The steep rise in selling prices also adds to pressure on the European Central Bank when its policymakers meet next week to explain why it thinks the recent jump in eurozone inflation to a 13-year-high is “transitory”.
“The combination of slowing growth momentum and building inflationary pressure could exacerbate divisions within the ECB’s governing council,” said Hussain Mehdi, macro and investment strategist at HSBC Global Asset Management.
While the overall PMI score remained above 50, indicating a majority of businesses were still reporting improvements in activity from the previous month, the slowdown in services was more marked than for manufacturing, according to IHS.

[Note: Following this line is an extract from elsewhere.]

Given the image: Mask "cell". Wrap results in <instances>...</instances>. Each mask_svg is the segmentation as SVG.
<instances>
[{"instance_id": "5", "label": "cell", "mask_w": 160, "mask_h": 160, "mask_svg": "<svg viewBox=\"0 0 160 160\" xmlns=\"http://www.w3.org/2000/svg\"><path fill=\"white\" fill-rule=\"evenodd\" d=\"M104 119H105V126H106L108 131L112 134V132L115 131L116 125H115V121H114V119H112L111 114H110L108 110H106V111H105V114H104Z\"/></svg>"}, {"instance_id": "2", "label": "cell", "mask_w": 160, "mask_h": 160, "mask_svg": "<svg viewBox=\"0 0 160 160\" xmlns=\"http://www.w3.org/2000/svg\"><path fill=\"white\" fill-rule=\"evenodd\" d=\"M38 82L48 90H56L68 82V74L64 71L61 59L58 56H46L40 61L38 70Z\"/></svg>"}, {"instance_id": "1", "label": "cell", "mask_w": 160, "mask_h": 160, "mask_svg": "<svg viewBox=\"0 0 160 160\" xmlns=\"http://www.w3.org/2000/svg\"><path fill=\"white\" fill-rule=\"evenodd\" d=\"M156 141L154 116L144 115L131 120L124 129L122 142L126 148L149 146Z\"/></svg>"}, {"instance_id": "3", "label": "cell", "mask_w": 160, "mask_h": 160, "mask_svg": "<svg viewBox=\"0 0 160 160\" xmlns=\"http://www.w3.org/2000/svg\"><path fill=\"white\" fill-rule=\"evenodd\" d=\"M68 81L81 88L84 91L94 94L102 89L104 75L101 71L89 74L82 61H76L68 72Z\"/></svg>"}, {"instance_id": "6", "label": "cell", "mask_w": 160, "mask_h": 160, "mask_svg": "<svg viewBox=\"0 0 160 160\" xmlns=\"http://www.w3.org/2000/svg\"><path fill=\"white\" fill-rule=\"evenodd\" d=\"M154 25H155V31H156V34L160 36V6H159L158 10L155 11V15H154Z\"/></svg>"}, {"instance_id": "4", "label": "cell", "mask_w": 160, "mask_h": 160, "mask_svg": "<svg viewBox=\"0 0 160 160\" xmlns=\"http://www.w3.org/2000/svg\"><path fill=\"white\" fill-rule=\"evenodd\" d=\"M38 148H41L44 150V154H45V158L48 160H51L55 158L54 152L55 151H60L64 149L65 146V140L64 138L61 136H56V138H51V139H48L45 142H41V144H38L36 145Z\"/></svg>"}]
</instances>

Even so, the survey’s measure of manufacturers’ output fell to a 16-month low, which IHS said reflected how “suppliers’ delivery times lengthened to an extent exceeded over more than two decades of survey history only by that seen back in May”.
The drop was particularly pronounced among carmakers and their suppliers, causing a “near-stalling” of German factory production, it added.
There were also signs that rising input costs caused by supply bottlenecks are spreading from manufacturing to the larger services sector. German services companies reported the fastest increase in overall operating expenses since records began in 1997, IHS said.
In contrast, French services companies reported the strongest pick-up in growth for more than three years. IHS said: “Incoming new business rose at a quickened pace amid reports of new client wins, especially from overseas as looser travel restrictions boosted tourism.”
French manufacturers, however, reported a hefty fall in orders as “severe delays on input deliveries had caused customers to cancel or postpone orders”.
The survey results were “a warning signal” for the eurozone economy, said Ralph Solveen, an economist at Commerzbank. “An end to the sharp rise in prices caused by supply bottlenecks is not in sight in the short term, and the economy should continue to lose momentum in the fourth quarter.”
Jacob Nell, head of European economics at Morgan Stanley, said the results “indicate a continued cooling of activity”. He forecast eurozone economic growth would slow to 1.3 per cent “with risks tilted to the downside” in the final quarter, down from 2 per cent in the third quarter — when those figures are published next Friday — and 2.1 per cent in the second quarter.